Records provided:
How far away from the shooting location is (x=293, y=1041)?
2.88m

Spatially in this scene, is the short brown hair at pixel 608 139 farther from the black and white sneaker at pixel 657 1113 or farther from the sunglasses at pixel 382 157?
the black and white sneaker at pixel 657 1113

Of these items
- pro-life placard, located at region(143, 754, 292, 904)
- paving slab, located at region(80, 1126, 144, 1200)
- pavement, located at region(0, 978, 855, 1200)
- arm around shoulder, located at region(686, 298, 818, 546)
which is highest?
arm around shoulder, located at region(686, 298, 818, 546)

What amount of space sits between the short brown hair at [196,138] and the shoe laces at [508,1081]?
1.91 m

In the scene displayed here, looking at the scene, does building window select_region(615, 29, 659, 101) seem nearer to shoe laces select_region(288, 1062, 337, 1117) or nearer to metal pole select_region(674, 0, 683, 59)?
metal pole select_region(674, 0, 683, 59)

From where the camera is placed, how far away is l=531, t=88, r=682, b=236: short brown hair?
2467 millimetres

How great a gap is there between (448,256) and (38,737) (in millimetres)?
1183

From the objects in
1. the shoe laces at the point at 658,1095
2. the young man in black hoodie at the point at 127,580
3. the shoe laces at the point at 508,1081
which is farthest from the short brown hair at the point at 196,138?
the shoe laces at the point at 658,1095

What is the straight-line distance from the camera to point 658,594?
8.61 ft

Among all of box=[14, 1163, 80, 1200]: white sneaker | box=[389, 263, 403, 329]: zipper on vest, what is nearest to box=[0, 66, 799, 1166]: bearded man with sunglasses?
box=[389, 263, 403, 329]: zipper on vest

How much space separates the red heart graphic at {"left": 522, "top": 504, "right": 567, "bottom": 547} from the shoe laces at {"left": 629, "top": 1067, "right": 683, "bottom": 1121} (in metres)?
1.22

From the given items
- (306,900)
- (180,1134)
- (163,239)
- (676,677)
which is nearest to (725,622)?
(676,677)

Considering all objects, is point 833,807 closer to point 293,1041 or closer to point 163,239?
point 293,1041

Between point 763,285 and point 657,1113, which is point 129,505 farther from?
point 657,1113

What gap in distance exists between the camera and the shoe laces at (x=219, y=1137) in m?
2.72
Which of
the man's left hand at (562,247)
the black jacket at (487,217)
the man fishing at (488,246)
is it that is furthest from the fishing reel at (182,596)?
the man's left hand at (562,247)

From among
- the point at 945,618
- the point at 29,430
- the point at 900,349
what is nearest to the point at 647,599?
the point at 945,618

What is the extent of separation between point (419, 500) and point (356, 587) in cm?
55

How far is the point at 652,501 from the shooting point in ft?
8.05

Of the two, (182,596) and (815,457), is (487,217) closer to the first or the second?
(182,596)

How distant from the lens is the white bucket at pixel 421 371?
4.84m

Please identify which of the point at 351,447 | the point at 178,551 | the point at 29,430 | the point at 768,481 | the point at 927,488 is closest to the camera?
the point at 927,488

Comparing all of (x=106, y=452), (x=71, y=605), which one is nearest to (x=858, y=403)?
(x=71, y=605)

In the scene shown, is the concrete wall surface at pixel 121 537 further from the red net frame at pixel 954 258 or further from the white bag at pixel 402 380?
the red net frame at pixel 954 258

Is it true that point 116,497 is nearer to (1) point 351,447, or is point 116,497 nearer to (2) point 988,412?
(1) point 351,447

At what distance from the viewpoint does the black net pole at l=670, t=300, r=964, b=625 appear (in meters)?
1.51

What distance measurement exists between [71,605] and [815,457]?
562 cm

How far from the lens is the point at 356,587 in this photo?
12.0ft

What is being asked: Extract all of the data above and output it character for character.

Task solution:
How far away from the shooting location is (x=293, y=1041)?
2.88m

Spatially in this scene, is the short brown hair at pixel 608 139 farther from the black and white sneaker at pixel 657 1113 or farther from the sunglasses at pixel 382 157?
the black and white sneaker at pixel 657 1113

Of these items
- pro-life placard, located at region(143, 754, 292, 904)
- paving slab, located at region(80, 1126, 144, 1200)
- pavement, located at region(0, 978, 855, 1200)
- arm around shoulder, located at region(686, 298, 818, 546)
which is highest?
arm around shoulder, located at region(686, 298, 818, 546)

What amount of space sits between the short brown hair at [196,138] and the shoe laces at [508,1081]?
1.91 m

In the scene displayed here, looking at the scene, does building window select_region(615, 29, 659, 101) seem nearer to shoe laces select_region(288, 1062, 337, 1117) or nearer to metal pole select_region(674, 0, 683, 59)?
metal pole select_region(674, 0, 683, 59)

From where the camera is placed, how far away is l=531, t=88, r=682, b=236: short brown hair?
2467 millimetres

How great a gap is there between (448,256) and (38,737) (in millimetres)?
1183

From the objects in
1. the shoe laces at the point at 658,1095
2. the young man in black hoodie at the point at 127,580
3. the shoe laces at the point at 508,1081
which is farthest from the short brown hair at the point at 196,138?
the shoe laces at the point at 658,1095

What is the straight-line distance from the camera to point 658,594?
8.61 ft

Among all of box=[14, 1163, 80, 1200]: white sneaker | box=[389, 263, 403, 329]: zipper on vest, what is nearest to box=[0, 66, 799, 1166]: bearded man with sunglasses?
box=[389, 263, 403, 329]: zipper on vest

How much space separates the red heart graphic at {"left": 522, "top": 504, "right": 567, "bottom": 547} from the shoe laces at {"left": 629, "top": 1067, "right": 683, "bottom": 1121} (in metres)?
1.22

From the given items
- (306,900)
- (180,1134)
- (163,239)
- (676,677)
which is nearest to (725,622)?
(676,677)

Considering all objects, is point 833,807 closer to point 293,1041 or closer to point 163,239?
point 293,1041

Between point 763,285 and point 657,1113, which is point 129,505 farther from?
point 657,1113

What gap in distance exists between the camera and the shoe laces at (x=219, y=1137) in m?
2.72
Which of
the man's left hand at (562,247)
the black jacket at (487,217)
the man fishing at (488,246)
is it that is furthest from the fishing reel at (182,596)?
the man's left hand at (562,247)

From among
- the point at 945,618
- the point at 29,430
- the point at 900,349
what is nearest to the point at 647,599?
the point at 945,618

What is the extent of separation between point (419, 500) and point (356, 587) in cm?
55

How far is the point at 652,501 from the shooting point in ft?
8.05

Of the two, (182,596) and (815,457), is (487,217) closer to the first or the second?
(182,596)

How distant from the lens is the white bucket at pixel 421 371?
4.84m

Please identify which of the point at 351,447 | the point at 178,551 | the point at 29,430 | the point at 768,481 | the point at 927,488 is closest to the camera?
the point at 927,488

Comparing all of (x=106, y=452), (x=71, y=605), which one is nearest to (x=858, y=403)?
(x=71, y=605)

In the scene shown, is the concrete wall surface at pixel 121 537 further from the red net frame at pixel 954 258 or further from the white bag at pixel 402 380?
the red net frame at pixel 954 258

Is it true that point 116,497 is nearer to (1) point 351,447, or is point 116,497 nearer to (2) point 988,412?
(1) point 351,447

At what distance from the viewpoint does the black net pole at l=670, t=300, r=964, b=625 appear (in meters)?
1.51

What distance measurement exists between [71,605] and [815,457]?
562 cm

How far from the lens is the point at 356,587 in this photo?
12.0ft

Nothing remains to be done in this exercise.